Study Abroad FAQ
How should I prepare for study abroad?
Those of you planning to study abroad should consider a few tips before leaving campus. If you do your homework before you set off on this journey, you'll likely maximize the experience—and minimize visits to this office when you return. Consider the following:
- Orientation Sessions: Attend all orientation sessions (yes, all of them) for your specific program. Attendance is usually required, for good reason. The MSU faculty member and the Office of Study Abroad (OSA) in charge of your specific study-abroad program will explain all the critical details that are likely to make a difference between success and failure—or joy and dismay.
- Financial Aid: Be sure you understand how your enrollment in study-abroad courses in the summer might affect your financial-aid package for the following academic year. Don't be caught unaware when you return to campus in the fall, only to discover that your summer study abroad was included in your financial-aid package for the next academic year, leaving you with less money for the fall and spring semesters than you had anticipated. (Please Note: If you determine now that you can't afford to participate in a study-abroad program for this reason or others—with the exception of medical and family emergencies, you'll likely loose your deposit.)

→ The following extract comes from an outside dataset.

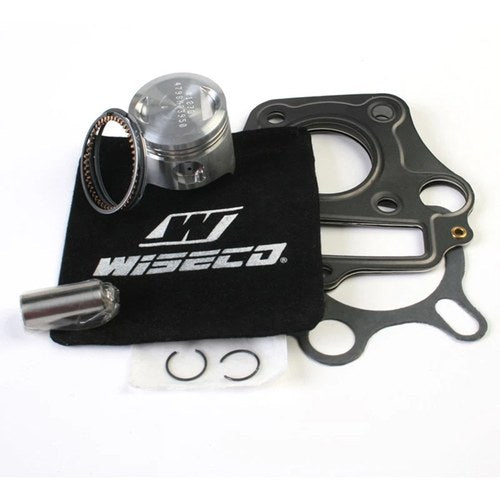 Honda XR50 & CRF50F, 2000-2013, Wiseco Std Piston, Gasket Set - PK1854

- Know the Rules: Understand that you're studying abroad, not at MSU. (No, don't say, "Well, duh." Remember, this is the office that receives more than 1,500 complaints from students each year—including study abroad.) If you're a guest student at another institution with a non-MSU instructor, the academic policies and regulations that govern that institution will differ from MSU's. For example, you might not be protected by a document similar to MSU's Academic Freedom Report or Code of Teaching Responsibility. Don't be surprised if you leave your first class session without a course syllabus, which is required at MSU. Try to find out—before you leave campus—as much as you can about the courses you're going to be taking at whatever university in whatever country: grading scheme, assignments, exams, deadlines, etc. Again, reduce the surprises by attending the orientation sessions for your program. Ask as many questions as you can think of to shrink the unknown.
- More about grades: Some students report the grading standards and expectations of host university instructors are uncomfortably rigorous. That may or may not be true; therefore, simply commit now to working hard this summer. At the same time, don't expect MSU instructors teaching MSU courses abroad to relax their standards, just because the venue is far from the banks of the Red Cedar. You're studying abroad; you're not on holiday.
- Transfer Credit: If your study-abroad program doesn't offer MSU courses, don't leave town without visiting with your academic adviser to confirm in writing: (a) the courses you're about to take at another university in another country will transfer to MSU, and (b) the courses will substitute for courses required in your major at MSU, if that's part of your plan. Leave nothing to chance, especially if your study abroad program is sponsored by another university.
- Cultural Differences: Part of any study abroad experience is learning about another culture—the values, beliefs, behavior, customs, habits, etc., of the host country. While the effects of the Global Village will keep you from feeling totally like a fish out of water, you'll nevertheless be immersed in a different culture, which will require you to understand and respect those differences. This includes classroom climate and expectations. Don't leave the safe harbor of the MSU campus without reviewing those differences with the OSA staff or your program director. (For those of you planning to study abroad before you graduate, the College of Arts and Letters offers AL 200—Cultural Difference and Study Abroad each fall semester.)
Study abroad will likely change your perspective on life. Enjoy the experience.